*Given passage*

━━━━

Express & Star

Peter Rhodes on Labour's antisemitism nightmare, a political punch-up and the curious appeal of beards

AN RAF committee, worried about the retention of personnel, is considering the subject of beards.

Published
Renee Short - heckled

Facial hair, apart from a moustache, is banned in both the army and the air force, but not in the Royal Navy. Meanwhile, beards have become fashionable in civvy street and some officers believe that if the rules were relaxed, servicemen might stay in the RAF for longer. The alternative is: no hair today, gone tomorrow.

THE downside of the beard revolution is that so many young men now look the same. The streets are full of lookalike kids with the sort of gingery beards once reserved for Victorian uncles. Biggles? Is that you . . ?

FINGER trouble. You have no idea how close that item came to "gingery bears."

THE danger of wearing a beard is that, like a pair of thick glasses, it implies intelligence where little may exist. The late A A Gill wrote of the danger of "beards as a substitute for thought."

━━━━

*Given task 1*
State how many lines in the rows below contain the word "distance", giving only the number. Matching is case-sensitive.

*Supplied material*
━━━━

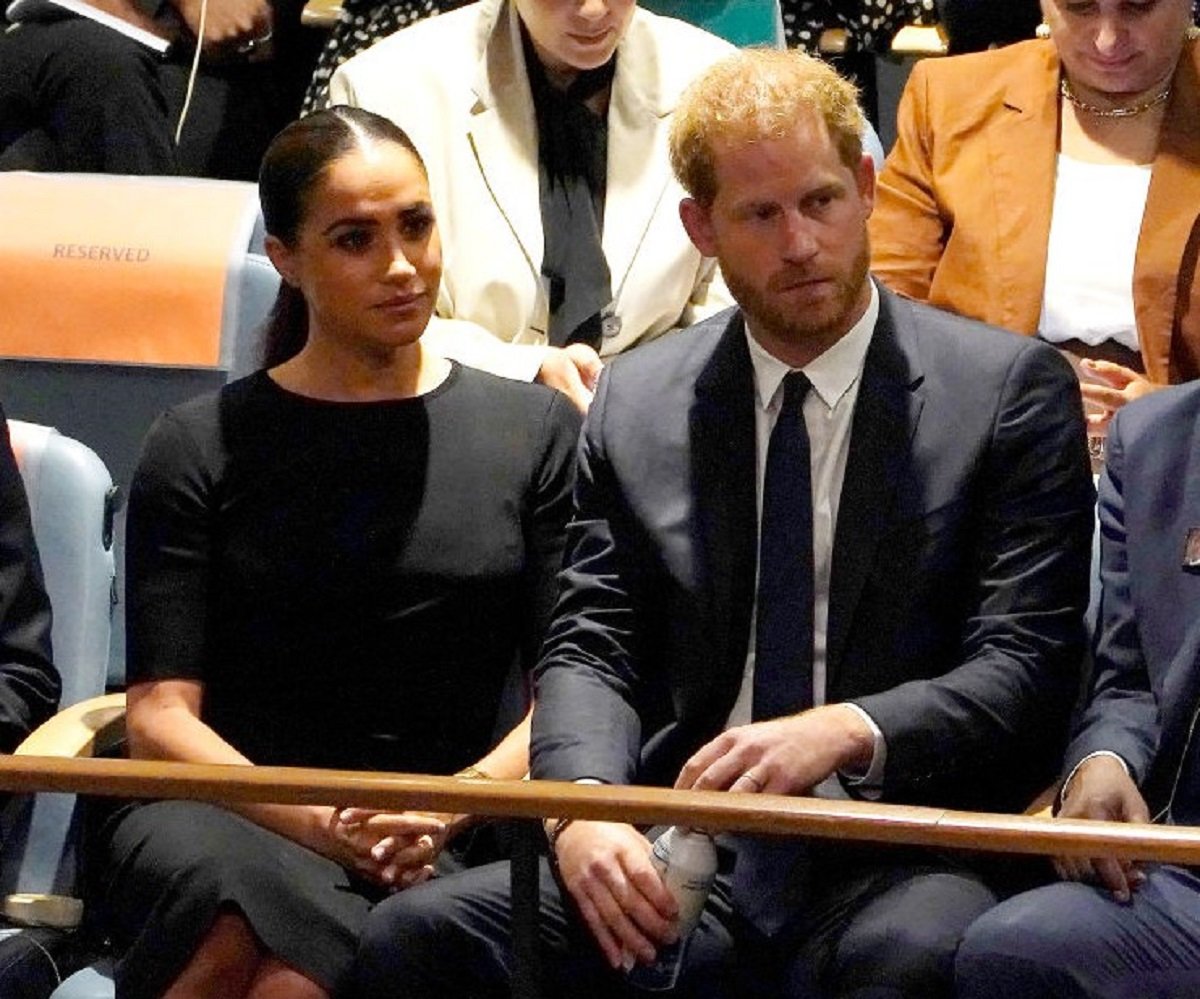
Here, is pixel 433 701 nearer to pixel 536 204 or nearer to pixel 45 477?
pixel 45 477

━━━━

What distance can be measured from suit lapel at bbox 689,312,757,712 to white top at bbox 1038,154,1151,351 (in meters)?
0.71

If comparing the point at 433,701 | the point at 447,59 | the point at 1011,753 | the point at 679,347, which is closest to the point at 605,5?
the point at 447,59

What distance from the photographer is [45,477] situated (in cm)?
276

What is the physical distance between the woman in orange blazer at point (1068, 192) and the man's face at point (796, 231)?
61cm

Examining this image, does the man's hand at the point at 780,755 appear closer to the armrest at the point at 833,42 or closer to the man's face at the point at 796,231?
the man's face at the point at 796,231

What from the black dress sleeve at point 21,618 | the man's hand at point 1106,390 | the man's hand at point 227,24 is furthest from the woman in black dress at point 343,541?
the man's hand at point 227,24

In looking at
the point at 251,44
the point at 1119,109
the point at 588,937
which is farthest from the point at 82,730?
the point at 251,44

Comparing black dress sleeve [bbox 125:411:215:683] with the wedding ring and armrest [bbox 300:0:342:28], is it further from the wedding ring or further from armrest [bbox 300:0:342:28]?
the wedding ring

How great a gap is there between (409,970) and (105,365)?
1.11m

━━━━

*Given task 2*
From the column on beards above, copy the text from "Peter Rhodes on" up to and including "that you . . ?".

*Complete response 1*
3

*Complete response 2*
Peter Rhodes on Labour's antisemitism nightmare, a political punch-up and the curious appeal of beards

AN RAF committee, worried about the retention of personnel, is considering the subject of beards.

Published
Renee Short - heckled

Facial hair, apart from a moustache, is banned in both the army and the air force, but not in the Royal Navy. Meanwhile, beards have become fashionable in civvy street and some officers believe that if the rules were relaxed, servicemen might stay in the RAF for longer. The alternative is: no hair today, gone tomorrow.

THE downside of the beard revolution is that so many young men now look the same. The streets are full of lookalike kids with the sort of gingery beards once reserved for Victorian uncles. Biggles? Is that you . . ?